2006 federal election
- Main articles: Canadian federal election, 2006, and [[]], and [[]], and [[]], and [[]]
Stephen Harper started off the first month of the campaign with a positive approach making a policy-per-day announcement. This came as a surprise to most media, because they believed he would focus on the sponsorship scandal. The Liberals were opting to hold any major announcements until after the Christmas holidays. As a result of Harper making these announcements virtually unopposed by the Liberals he dominated media coverage for the first weeks of the campaign. Though his party showed only modest movement in the polls, Harper’s personal numbers, which had always trailed his party’s significantly, began to rise relatively rapidly.
On December 27, 2005, the Royal Canadian Mounted Police (Canada’s federal police force), announced it was investigating Liberal Finance Minister Ralph Goodale‘s office for potentially engaging in insider trading before making an important announcement on the taxation of income trusts. This revelation and the refusal of Goodale to step aside during the investigation dominated news coverage for the following week and this allowed Harper to refocus on his previous attacks about what he called Liberal corruption due to this, the sponsorship scandal and other questionable parts of the Liberal record.

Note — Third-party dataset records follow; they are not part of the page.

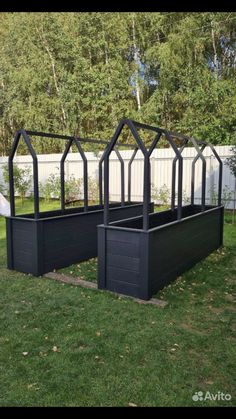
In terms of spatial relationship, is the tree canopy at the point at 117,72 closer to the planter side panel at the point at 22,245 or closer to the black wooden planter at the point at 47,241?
the black wooden planter at the point at 47,241

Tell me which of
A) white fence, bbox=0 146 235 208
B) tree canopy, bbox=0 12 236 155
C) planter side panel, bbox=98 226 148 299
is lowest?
planter side panel, bbox=98 226 148 299

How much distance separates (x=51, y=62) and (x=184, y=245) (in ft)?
41.1

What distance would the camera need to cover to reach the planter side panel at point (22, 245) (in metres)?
4.21

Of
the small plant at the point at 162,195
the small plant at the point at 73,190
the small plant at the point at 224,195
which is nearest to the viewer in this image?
the small plant at the point at 224,195

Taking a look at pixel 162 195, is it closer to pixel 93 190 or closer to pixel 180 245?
Result: pixel 93 190

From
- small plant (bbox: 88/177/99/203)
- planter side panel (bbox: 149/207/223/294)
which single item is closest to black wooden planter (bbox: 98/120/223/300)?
planter side panel (bbox: 149/207/223/294)

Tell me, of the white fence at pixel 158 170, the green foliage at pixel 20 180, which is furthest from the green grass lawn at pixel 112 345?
the green foliage at pixel 20 180

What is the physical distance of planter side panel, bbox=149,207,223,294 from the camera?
3.58m

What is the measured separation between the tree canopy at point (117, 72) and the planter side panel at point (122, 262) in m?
7.34

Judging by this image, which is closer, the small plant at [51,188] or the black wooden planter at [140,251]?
the black wooden planter at [140,251]

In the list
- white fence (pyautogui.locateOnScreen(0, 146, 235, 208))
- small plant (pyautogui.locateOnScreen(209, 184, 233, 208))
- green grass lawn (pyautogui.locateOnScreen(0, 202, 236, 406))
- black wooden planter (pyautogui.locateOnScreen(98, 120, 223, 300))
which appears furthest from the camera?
white fence (pyautogui.locateOnScreen(0, 146, 235, 208))

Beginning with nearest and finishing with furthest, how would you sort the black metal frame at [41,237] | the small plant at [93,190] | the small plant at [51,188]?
the black metal frame at [41,237]
the small plant at [93,190]
the small plant at [51,188]

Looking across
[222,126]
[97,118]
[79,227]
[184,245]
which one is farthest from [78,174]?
[184,245]

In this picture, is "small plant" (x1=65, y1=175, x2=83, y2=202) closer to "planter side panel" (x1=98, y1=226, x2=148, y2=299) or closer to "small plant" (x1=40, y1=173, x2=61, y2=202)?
"small plant" (x1=40, y1=173, x2=61, y2=202)
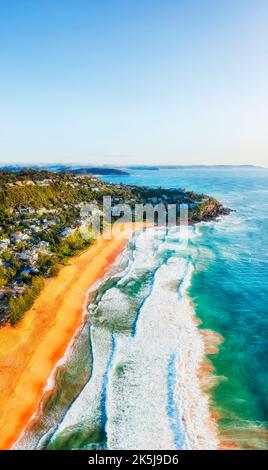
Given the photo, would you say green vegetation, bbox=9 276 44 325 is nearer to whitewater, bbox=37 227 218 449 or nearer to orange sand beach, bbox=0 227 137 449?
orange sand beach, bbox=0 227 137 449

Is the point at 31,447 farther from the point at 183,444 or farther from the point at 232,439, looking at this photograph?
the point at 232,439

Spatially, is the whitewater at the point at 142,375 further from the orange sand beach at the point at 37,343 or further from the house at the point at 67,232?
the house at the point at 67,232

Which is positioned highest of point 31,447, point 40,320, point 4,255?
point 4,255

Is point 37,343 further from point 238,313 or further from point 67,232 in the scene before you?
point 67,232

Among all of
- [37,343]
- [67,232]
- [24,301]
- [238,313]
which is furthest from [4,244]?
[238,313]

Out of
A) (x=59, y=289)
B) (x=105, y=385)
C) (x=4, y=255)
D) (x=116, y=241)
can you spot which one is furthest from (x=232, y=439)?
(x=116, y=241)

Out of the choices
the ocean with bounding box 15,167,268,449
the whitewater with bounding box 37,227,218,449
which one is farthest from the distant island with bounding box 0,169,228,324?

Harper’s Conservative Party soon found itself leading in the polls.
In the 2004 election, when the Conservatives had briefly led the Liberals, many Canadians did not trust Harper so the Liberals responded by running negative ads suggesting Harper had a hidden agenda. In response to the Conservative lead the Liberals again launched these sorts of ads in the 2006 campaign; however, Harper’s numbers had risen considerably and polls found he was now considered more trustworthy than Liberal leader Paul Martin and the ads were not as convincing. Worse yet for the Liberals, one ad that was not intended to air was erroneously posted on their website and released to the media with the other ads. This ad insinuated that Harper would place armed Canadian soldiers on the streets of major cities and that this would be a dangerous thing. This was in response to a Conservative pledge to put troops on the ready for aid to the civil power in the case of a natural disaster. This ad, and the negative reaction to it by military watches, Conservatives, and some prominent Liberals, became the news story for several days and the sting was taken out of the other ads.
The Liberal campaign became the focus of mockery by the press and Harper following this and Harper’s campaign continues to proceed without any major gaffe.
Stephen Harper is the Prime Minister-designate as of January 23, 2006. It is expected that he will be sworn in as prime minister by the Governor-General of Canada within a few weeks.